>>>>

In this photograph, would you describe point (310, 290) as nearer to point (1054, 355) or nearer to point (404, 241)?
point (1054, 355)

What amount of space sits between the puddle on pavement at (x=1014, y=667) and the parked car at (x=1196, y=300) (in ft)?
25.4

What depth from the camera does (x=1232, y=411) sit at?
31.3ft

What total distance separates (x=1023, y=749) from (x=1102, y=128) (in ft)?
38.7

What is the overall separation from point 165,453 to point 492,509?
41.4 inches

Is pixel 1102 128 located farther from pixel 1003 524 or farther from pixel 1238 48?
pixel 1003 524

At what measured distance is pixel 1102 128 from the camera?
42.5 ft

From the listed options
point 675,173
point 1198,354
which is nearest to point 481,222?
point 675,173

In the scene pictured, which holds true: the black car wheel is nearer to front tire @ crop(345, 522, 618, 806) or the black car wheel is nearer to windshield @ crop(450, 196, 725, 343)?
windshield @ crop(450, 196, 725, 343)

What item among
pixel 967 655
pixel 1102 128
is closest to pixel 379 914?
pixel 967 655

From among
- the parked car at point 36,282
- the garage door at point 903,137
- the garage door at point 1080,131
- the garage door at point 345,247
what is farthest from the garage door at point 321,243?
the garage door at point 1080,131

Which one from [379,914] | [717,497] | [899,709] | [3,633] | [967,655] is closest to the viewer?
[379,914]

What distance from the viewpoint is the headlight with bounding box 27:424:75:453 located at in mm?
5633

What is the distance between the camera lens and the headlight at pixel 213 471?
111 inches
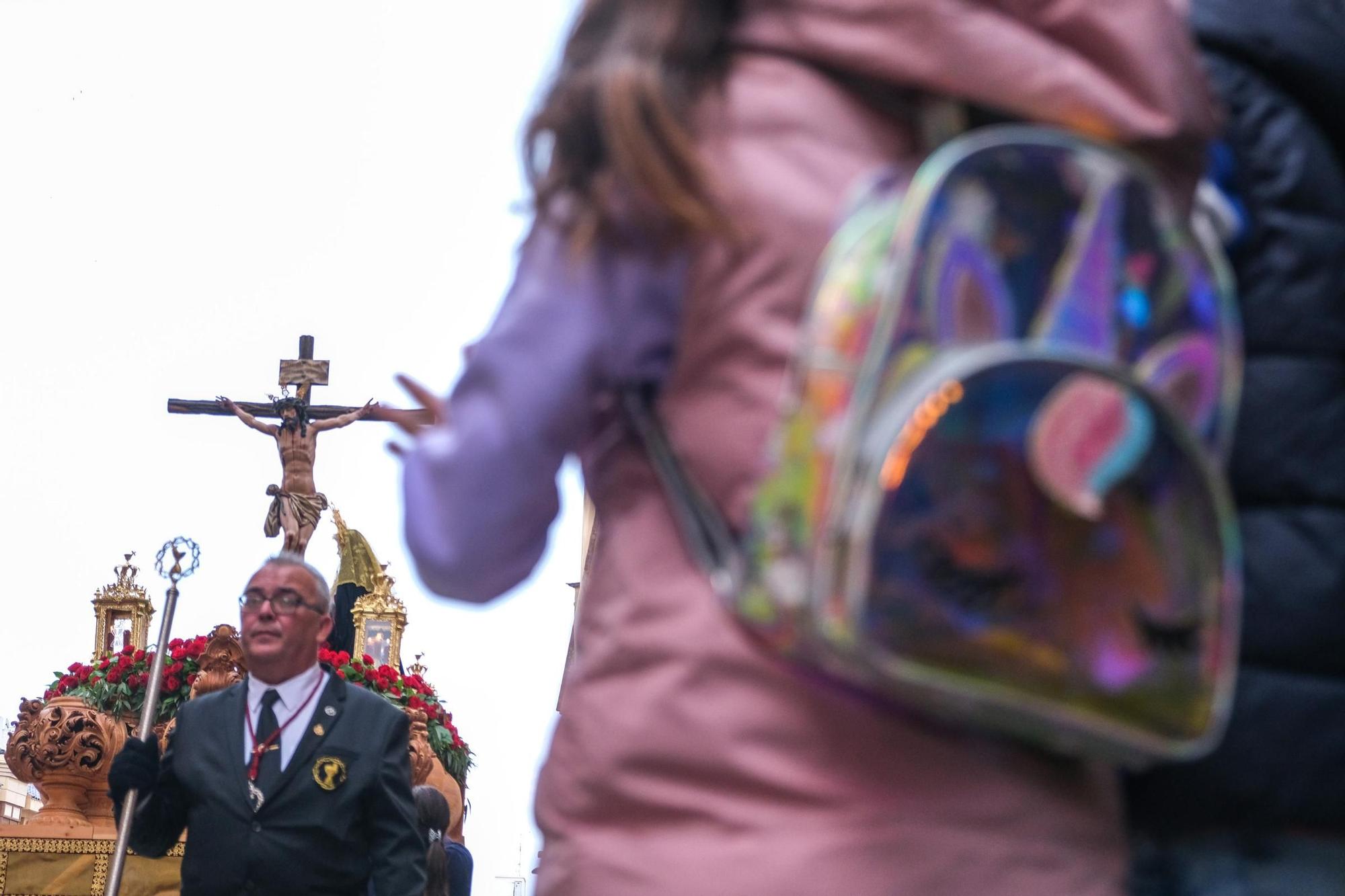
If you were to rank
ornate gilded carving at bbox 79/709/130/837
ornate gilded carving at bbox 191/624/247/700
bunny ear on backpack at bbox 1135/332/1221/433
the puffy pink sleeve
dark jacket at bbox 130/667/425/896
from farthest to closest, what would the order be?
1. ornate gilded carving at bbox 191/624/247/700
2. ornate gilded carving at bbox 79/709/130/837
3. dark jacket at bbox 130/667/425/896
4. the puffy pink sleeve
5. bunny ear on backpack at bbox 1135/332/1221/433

<<<<
>>>>

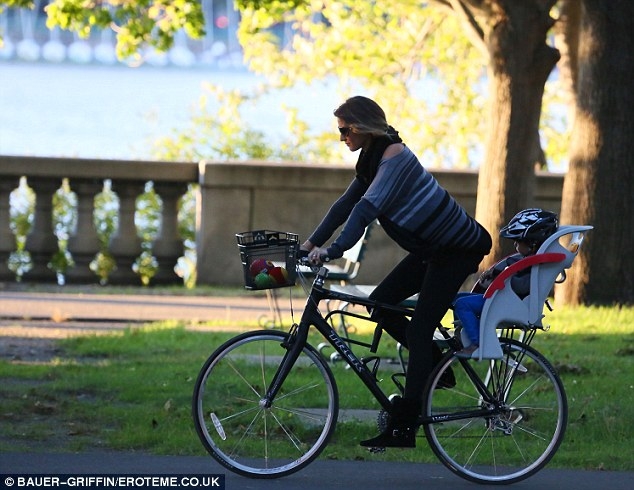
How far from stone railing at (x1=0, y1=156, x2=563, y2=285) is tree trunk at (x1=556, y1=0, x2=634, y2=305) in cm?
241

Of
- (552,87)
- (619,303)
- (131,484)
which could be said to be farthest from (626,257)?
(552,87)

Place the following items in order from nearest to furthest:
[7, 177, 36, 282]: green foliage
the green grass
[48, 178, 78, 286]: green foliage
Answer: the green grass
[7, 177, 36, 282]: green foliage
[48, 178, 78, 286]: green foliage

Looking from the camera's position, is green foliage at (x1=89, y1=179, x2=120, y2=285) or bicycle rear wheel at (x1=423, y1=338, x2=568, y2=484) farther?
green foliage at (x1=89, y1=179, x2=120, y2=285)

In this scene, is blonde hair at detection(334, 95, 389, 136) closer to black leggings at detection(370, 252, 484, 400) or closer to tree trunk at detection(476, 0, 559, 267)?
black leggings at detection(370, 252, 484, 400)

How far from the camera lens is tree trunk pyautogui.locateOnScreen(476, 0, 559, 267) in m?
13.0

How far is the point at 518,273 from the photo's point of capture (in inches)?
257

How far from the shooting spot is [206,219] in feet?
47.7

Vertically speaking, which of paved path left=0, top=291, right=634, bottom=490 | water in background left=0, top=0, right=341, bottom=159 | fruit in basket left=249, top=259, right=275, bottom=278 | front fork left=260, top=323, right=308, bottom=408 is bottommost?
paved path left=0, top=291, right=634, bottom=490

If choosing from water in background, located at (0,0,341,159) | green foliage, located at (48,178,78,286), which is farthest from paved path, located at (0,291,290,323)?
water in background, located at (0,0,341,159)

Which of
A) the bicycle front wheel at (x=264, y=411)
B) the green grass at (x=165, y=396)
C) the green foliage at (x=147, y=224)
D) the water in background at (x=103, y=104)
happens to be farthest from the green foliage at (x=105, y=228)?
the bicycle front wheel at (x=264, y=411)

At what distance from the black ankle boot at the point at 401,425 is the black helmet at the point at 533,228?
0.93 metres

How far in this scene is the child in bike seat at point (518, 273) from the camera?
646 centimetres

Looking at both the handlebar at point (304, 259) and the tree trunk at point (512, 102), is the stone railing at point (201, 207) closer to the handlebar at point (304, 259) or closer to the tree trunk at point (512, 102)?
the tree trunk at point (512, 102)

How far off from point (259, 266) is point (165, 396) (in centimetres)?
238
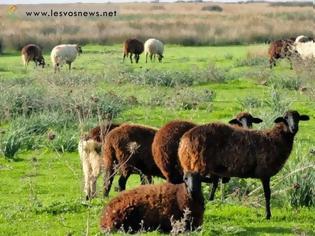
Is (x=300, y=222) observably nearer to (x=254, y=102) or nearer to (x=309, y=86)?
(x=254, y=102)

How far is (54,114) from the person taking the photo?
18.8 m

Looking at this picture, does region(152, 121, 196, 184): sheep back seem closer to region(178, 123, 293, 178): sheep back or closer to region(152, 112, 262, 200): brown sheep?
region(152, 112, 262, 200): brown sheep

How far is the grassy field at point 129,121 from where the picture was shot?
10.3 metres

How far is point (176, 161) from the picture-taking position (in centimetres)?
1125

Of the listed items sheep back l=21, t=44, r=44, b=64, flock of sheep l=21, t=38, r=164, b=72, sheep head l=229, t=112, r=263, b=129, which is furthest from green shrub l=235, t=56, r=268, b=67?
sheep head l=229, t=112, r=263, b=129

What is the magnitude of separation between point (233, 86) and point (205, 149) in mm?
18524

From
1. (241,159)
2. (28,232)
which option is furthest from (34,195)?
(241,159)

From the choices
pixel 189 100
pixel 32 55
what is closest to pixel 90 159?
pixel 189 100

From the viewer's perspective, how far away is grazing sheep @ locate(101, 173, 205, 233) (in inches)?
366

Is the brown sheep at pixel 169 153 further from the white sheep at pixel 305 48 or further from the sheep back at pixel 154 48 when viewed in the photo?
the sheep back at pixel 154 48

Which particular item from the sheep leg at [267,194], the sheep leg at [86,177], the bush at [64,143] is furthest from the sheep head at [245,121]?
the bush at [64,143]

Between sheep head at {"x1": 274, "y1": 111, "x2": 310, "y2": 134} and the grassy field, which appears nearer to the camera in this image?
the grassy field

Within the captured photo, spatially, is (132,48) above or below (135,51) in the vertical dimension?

<<<<

◆ Task directions
Rewrite the item lines as a Markdown table with columns "Row" and "Line", leaving out blank lines. Begin at the line containing "Is the brown" and stop after the line containing "Within the captured".

◆ Reply
| Row | Line |
|---|---|
| 1 | Is the brown sheep at pixel 169 153 further from the white sheep at pixel 305 48 or further from the sheep back at pixel 154 48 when viewed in the photo? |
| 2 | the sheep back at pixel 154 48 |
| 3 | Which particular item from the sheep leg at [267,194], the sheep leg at [86,177], the bush at [64,143] is furthest from the sheep head at [245,121]? |
| 4 | the bush at [64,143] |
| 5 | Between sheep head at {"x1": 274, "y1": 111, "x2": 310, "y2": 134} and the grassy field, which appears nearer to the camera in this image? |
| 6 | the grassy field |
| 7 | Within the captured photo, spatially, is (132,48) above or below (135,51) in the vertical dimension? |